■ REQUIRED TASK ■
Convert the data into a numbered list, starting at the line containing "How far is point" and running through the end of the data, both ends included. Leave out any blank lines.

■ INPUT ROWS ■
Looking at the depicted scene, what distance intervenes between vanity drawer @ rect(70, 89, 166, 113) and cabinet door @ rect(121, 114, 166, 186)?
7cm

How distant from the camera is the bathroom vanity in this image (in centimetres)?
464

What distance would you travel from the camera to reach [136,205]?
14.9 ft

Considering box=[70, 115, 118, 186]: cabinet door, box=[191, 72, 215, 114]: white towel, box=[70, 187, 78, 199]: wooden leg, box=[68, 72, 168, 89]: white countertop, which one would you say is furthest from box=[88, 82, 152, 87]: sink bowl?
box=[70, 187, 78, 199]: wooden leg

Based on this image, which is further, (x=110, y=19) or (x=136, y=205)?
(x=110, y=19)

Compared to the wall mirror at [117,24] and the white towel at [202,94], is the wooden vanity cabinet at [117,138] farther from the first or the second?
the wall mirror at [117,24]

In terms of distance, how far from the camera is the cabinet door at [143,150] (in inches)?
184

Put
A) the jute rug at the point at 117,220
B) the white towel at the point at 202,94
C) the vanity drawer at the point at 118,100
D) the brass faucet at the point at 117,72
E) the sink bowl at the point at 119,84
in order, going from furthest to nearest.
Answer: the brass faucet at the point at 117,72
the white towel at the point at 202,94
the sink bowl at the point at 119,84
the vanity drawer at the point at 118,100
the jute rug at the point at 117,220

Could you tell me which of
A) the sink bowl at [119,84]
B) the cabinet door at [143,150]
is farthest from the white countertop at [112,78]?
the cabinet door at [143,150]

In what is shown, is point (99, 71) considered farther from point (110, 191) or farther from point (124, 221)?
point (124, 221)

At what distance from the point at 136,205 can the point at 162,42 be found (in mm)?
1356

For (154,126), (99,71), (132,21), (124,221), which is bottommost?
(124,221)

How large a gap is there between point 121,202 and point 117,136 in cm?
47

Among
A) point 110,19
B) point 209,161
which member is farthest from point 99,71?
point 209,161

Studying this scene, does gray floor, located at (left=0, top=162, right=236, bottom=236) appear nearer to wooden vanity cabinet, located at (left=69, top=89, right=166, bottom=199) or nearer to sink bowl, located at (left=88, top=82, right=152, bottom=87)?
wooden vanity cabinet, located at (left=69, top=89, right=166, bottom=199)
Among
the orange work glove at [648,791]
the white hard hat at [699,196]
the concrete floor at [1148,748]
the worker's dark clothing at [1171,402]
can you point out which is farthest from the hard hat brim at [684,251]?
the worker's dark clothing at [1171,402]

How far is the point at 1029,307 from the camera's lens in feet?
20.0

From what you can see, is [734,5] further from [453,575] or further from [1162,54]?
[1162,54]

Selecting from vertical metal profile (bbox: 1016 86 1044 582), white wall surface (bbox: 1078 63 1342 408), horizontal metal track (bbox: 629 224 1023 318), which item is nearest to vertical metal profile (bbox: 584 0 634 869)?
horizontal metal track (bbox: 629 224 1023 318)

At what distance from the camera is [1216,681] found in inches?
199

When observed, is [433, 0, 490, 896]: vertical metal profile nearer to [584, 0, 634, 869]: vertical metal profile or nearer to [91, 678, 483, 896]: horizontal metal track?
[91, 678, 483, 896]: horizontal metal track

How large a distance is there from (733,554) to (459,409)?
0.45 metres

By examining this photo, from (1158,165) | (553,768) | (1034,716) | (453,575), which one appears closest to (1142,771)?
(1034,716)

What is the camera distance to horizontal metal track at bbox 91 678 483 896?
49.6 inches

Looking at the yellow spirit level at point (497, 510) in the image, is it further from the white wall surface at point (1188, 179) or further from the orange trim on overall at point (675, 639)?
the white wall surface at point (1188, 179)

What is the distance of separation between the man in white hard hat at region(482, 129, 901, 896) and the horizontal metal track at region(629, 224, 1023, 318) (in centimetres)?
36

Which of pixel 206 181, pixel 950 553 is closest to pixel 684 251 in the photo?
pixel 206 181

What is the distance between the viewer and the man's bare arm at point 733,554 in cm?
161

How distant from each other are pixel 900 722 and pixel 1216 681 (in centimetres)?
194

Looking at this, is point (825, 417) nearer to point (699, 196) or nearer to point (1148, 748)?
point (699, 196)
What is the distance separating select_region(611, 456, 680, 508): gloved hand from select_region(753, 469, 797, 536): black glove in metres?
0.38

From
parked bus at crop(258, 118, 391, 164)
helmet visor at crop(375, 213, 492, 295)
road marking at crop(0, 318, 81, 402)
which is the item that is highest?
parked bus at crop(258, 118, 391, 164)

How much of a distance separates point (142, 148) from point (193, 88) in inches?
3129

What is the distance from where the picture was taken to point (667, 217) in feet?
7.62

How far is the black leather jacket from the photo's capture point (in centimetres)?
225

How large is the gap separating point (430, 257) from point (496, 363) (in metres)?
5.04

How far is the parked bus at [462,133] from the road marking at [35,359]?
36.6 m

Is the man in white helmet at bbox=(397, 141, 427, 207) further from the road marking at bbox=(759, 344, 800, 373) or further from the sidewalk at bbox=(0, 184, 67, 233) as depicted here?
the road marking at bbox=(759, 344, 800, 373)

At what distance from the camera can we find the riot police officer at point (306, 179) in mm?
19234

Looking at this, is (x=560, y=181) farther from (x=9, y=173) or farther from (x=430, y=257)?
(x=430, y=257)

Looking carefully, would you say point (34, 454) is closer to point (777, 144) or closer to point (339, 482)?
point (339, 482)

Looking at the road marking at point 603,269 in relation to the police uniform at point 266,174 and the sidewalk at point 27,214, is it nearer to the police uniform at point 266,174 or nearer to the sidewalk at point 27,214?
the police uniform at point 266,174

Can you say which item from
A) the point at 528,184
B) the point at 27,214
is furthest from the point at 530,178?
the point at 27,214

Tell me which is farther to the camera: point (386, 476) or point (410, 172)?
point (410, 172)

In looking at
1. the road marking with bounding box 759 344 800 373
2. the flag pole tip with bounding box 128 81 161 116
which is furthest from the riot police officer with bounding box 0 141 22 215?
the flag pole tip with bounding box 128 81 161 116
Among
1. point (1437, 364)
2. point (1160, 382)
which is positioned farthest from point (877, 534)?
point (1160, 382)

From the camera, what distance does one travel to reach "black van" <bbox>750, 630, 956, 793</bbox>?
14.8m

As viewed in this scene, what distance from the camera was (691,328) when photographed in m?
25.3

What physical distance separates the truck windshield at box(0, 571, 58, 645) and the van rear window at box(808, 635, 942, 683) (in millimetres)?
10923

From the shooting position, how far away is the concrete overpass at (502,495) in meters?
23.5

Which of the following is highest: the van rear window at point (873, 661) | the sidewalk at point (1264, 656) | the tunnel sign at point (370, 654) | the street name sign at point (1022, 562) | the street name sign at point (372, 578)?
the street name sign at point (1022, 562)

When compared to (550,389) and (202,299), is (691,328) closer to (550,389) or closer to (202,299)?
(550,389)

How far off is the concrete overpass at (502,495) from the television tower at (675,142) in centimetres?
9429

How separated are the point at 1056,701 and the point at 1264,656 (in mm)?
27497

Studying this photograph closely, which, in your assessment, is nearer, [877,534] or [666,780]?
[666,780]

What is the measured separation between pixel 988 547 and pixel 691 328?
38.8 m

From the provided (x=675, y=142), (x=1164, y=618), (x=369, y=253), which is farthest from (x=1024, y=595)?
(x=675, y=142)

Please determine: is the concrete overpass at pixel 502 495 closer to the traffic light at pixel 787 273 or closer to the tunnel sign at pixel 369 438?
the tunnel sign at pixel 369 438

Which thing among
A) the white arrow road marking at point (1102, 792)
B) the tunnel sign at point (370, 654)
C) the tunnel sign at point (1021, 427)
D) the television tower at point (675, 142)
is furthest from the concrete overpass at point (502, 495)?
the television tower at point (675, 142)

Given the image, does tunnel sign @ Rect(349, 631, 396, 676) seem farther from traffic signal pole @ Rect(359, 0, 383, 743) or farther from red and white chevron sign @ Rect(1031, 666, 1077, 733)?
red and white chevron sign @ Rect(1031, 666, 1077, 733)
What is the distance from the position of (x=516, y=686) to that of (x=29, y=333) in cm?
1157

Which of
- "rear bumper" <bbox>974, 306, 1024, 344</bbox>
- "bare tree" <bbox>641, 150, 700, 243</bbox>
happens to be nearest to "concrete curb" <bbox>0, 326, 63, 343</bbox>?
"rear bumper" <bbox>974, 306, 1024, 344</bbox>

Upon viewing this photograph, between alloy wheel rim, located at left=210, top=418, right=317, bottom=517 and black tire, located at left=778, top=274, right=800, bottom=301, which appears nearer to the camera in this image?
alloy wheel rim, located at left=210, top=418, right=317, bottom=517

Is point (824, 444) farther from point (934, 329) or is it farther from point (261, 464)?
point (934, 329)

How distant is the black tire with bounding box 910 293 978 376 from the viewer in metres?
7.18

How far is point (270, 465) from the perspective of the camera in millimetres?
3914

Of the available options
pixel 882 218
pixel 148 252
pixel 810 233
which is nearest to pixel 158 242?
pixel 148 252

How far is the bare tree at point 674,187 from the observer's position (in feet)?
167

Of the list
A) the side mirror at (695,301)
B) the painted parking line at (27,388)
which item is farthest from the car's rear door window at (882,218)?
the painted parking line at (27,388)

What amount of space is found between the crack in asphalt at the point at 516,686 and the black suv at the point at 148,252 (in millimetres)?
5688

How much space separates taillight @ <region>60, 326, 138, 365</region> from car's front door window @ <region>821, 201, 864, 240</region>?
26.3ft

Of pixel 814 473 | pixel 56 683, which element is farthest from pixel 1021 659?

■ RESULT ■
1. How far is point (270, 465) from the perspective of the camera in millimetres?
2. 3914
3. Of the available options
4. pixel 882 218
5. pixel 148 252
6. pixel 810 233
7. which is nearest to pixel 158 242?
8. pixel 148 252
9. How far is the bare tree at point 674,187 from the observer's position (in feet)?
10. 167
11. Of the list
12. A) the side mirror at (695,301)
13. B) the painted parking line at (27,388)
14. which item is farthest from the car's rear door window at (882,218)?
15. the painted parking line at (27,388)
16. What amount of space is found between the crack in asphalt at the point at 516,686 and the black suv at the point at 148,252 (in millimetres)?
17. 5688
18. How much space separates taillight @ <region>60, 326, 138, 365</region> from car's front door window @ <region>821, 201, 864, 240</region>?
19. 26.3ft
20. Of pixel 814 473 | pixel 56 683, which element is farthest from pixel 1021 659?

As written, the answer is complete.